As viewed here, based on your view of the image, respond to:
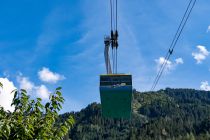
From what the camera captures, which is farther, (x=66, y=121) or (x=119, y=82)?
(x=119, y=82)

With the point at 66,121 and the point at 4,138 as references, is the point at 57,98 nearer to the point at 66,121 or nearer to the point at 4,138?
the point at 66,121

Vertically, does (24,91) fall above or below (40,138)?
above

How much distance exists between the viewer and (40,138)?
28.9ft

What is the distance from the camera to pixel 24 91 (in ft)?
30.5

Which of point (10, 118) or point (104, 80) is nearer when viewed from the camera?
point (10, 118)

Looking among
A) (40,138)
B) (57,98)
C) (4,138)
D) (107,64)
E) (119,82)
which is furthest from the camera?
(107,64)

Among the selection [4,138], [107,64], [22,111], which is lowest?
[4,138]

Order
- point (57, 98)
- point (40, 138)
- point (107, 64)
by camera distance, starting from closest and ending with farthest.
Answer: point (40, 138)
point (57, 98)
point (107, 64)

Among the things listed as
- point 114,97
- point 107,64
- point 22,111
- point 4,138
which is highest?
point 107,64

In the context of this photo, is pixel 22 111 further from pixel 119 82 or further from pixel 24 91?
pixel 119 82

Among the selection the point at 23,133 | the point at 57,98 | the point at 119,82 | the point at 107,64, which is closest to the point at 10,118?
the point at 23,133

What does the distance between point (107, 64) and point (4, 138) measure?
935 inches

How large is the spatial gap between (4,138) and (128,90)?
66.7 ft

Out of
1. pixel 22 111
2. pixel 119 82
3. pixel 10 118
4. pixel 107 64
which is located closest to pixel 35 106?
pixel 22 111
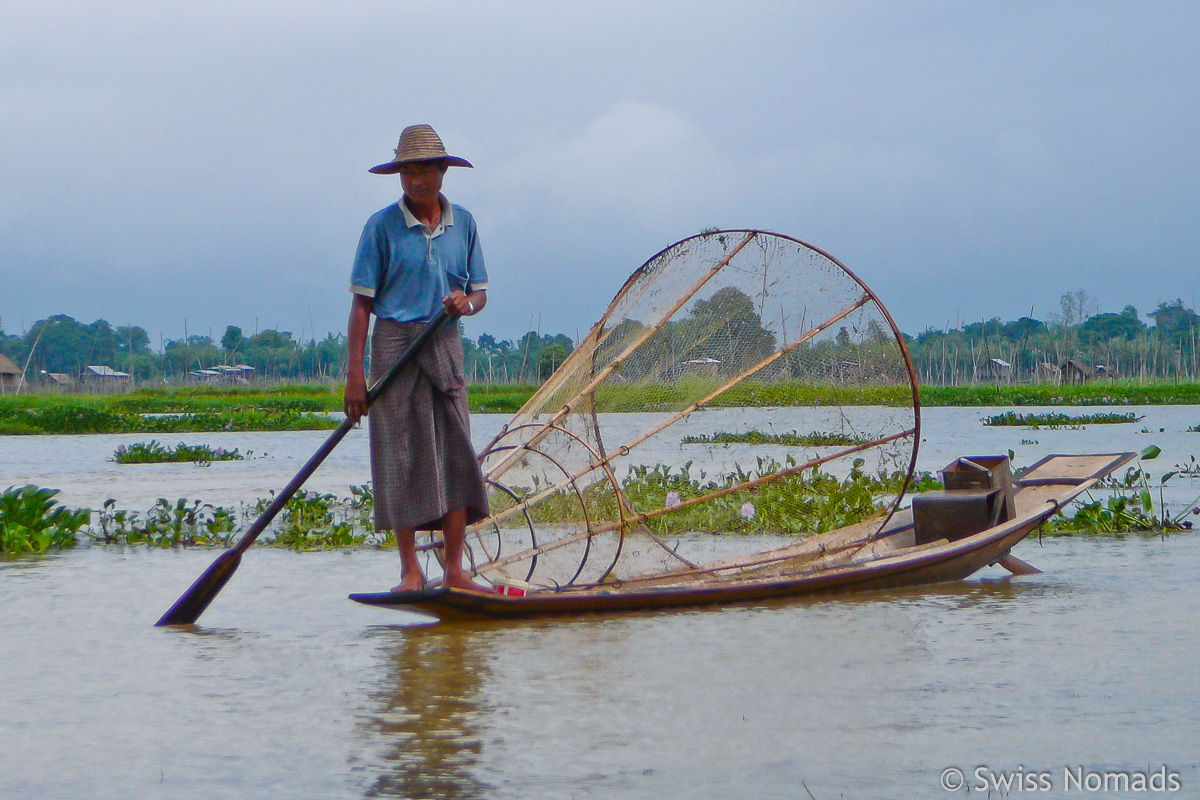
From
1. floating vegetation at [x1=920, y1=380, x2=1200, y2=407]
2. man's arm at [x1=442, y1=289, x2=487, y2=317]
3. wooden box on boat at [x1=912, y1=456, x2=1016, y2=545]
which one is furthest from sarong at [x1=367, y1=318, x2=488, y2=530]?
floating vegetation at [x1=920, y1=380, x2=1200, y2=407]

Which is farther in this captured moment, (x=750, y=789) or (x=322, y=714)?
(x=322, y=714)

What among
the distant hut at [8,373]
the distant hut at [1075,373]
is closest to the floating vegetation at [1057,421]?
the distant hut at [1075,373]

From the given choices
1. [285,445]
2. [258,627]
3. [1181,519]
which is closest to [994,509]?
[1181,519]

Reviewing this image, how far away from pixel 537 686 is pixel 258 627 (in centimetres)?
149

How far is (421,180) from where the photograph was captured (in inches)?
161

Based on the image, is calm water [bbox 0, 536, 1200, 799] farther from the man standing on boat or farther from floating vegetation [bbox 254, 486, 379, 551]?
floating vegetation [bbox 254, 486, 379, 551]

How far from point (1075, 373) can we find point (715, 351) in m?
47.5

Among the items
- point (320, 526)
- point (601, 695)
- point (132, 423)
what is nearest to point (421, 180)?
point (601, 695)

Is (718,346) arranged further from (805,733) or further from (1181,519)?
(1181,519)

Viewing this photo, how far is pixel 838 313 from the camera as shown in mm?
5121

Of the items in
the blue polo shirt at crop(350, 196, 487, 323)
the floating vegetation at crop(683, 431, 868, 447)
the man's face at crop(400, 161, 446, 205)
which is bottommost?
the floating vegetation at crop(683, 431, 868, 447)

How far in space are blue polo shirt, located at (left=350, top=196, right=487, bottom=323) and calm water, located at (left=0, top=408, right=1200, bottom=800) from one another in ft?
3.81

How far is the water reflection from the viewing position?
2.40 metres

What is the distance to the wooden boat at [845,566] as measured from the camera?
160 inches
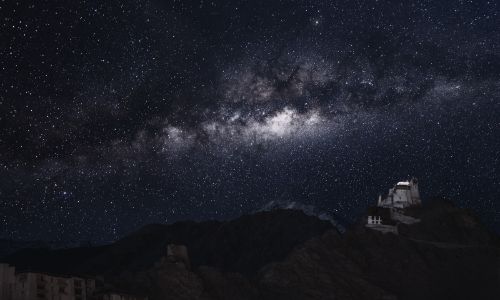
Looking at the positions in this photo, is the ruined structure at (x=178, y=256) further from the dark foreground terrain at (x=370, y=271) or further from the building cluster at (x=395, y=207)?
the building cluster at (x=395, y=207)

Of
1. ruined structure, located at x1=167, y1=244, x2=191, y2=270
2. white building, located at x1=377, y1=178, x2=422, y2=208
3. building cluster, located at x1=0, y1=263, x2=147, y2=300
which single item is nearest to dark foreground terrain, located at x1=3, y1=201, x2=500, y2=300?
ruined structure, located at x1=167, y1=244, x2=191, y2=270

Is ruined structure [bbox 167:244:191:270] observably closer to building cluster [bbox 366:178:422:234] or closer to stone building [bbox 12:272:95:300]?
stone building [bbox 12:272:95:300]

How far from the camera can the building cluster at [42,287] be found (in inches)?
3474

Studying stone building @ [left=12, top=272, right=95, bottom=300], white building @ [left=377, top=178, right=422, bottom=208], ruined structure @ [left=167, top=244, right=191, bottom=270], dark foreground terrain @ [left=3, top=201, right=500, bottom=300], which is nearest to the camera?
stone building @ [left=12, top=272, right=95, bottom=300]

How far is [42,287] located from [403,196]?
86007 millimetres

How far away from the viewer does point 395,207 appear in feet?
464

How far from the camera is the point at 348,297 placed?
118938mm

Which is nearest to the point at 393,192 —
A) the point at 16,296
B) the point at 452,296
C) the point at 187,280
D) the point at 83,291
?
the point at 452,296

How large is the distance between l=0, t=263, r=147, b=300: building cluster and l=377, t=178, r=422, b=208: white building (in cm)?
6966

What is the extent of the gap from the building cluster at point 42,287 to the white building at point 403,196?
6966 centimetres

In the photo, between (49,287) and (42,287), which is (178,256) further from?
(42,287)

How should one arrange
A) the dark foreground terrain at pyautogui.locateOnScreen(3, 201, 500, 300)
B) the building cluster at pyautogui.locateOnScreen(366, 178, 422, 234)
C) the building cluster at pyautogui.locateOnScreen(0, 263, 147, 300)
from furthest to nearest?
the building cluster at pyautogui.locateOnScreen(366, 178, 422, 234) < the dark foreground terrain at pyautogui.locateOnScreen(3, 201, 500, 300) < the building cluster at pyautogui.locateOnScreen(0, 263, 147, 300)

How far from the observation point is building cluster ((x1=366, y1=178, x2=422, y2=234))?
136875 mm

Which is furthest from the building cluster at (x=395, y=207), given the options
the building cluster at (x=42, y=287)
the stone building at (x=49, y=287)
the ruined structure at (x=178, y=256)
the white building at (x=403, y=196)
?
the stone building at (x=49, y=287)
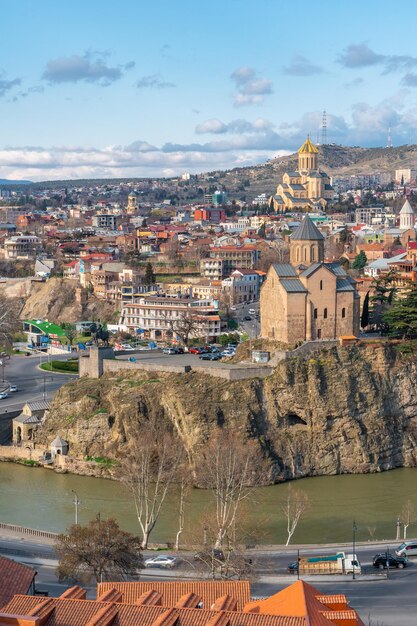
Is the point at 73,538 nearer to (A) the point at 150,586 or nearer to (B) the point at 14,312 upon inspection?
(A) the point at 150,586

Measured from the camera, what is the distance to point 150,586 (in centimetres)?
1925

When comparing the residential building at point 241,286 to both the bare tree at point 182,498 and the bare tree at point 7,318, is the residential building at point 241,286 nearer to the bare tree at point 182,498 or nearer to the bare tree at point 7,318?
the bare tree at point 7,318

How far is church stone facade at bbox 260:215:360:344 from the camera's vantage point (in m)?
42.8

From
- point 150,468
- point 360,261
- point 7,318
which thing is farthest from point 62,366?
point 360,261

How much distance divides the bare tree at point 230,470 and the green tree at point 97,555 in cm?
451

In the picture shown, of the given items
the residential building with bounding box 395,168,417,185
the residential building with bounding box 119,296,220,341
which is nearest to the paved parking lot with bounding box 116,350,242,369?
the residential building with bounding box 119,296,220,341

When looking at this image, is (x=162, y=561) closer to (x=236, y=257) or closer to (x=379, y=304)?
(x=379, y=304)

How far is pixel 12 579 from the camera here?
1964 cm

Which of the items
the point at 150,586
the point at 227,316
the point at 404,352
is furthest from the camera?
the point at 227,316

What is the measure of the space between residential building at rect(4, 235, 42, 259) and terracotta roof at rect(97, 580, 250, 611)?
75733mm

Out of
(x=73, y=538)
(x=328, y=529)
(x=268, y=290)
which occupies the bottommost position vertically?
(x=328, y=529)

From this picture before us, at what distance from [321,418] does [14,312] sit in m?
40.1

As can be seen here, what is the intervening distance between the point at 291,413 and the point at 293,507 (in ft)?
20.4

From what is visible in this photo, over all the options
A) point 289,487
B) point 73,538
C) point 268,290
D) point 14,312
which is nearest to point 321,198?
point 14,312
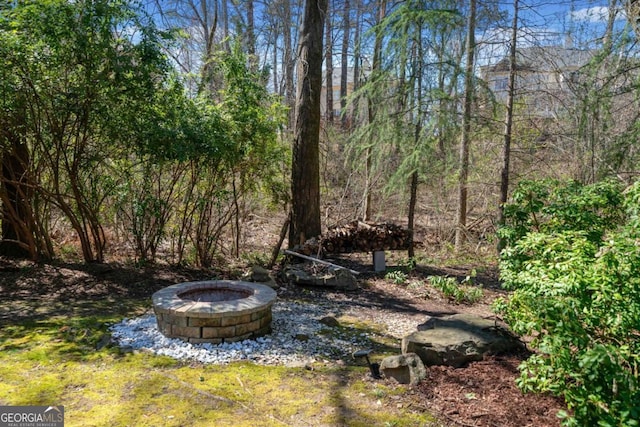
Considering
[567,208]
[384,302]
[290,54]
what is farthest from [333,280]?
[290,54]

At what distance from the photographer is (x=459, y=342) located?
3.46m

### Directive
Reproduce word for word everything from the line containing "At what distance from the" down to the end of the entries.

### Task output
At what distance from the photographer is (x=459, y=342) located?
3.46m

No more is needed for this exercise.